• **Instruções das tarefas**
1) Que gentílicos de estados brasileiros aparecem no trecho sobre os garimpeiros em Benzdorp? Liste todos.
2) Dê continuidade ao trecho sobre os garimpeiros em Benzdorp a partir da última frase.

• **Trecho selecionado**
DOS ENVIADOS A BENZDORP

Relatos de garimpeiros brasileiros em Benzdorp têm duas partes. Primeira: a vida é difícil e perigosa, e é doído estar longe de casa. Segunda: ninguém quer ir embora.
É uma narrativa repetida por um exército vindo do Norte e do Nordeste do Brasil. Paraenses e maranhenses são maioria, seguidos por amazonenses, amapaenses, tocantinenses, roraimenses e piauienses.
A maioria tem perfil "conservador": mora em vilas, tem documentação regularizada e presta serviços para empresas que têm concessão para explorar determinadas áreas.
Mas há os "arrojados", que se embrenham de maneira autônoma na Guiana Francesa (onde se diz que o filão de ouro é melhor) e não precisam pagar impostos sobre o que encontram. São ilegais e constantemente perseguidos pela Gendarmerie, a polícia francesa.

• **Amostra de dados**

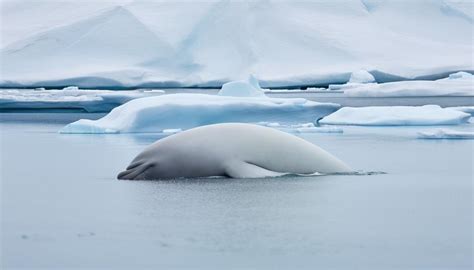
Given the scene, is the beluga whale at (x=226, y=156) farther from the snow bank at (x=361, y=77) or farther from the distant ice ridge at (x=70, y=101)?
the snow bank at (x=361, y=77)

• **Respostas por tarefa**
1) Paraenses, maranhenses, amazonenses, amapaenses, tocantinenses, roraimenses e piauienses.

2)
Todos dizem que no Brasil jamais ganhariam o que ganham no garimpo. "Consigo mandar sempre pelo menos R$ 1.500 por mês para meus quatro filhos em Boa Vista", diz Francisco dos Santos Silva, 44, que explora uma área em regime de concessão no Suriname. Os concessionários precisam pagar 12,5% de imposto sobre o ouro que encontram.
"No Brasil, eu ia morrer de fome", diz a mulher de Francisco, Alda da Costa, que era empregada doméstica em Bucajaí (Roraima) antes de chegar a Benzdorp há três anos.
Num mês bom, um garimpeiro recolhe até 400 gramas de ouro, algo como R$ 22 mil. "Os brasileiros reclamam, mas vivem bem demais aqui em termos materiais, na comparação com o que teriam no Brasil", diz o pastor Osmar Abimael, da Assembleia de Deus.
O problema é que há meses bons, mas também os ruins, em que a produção é pífia. "Garimpo é loteria", diz José Araújo Melo, 42, de Pedreira (Maranhão), repetindo um bordão dos garimpeiros locais. Mesmo quem dá azar não desiste. Endivida-se e continua procurando.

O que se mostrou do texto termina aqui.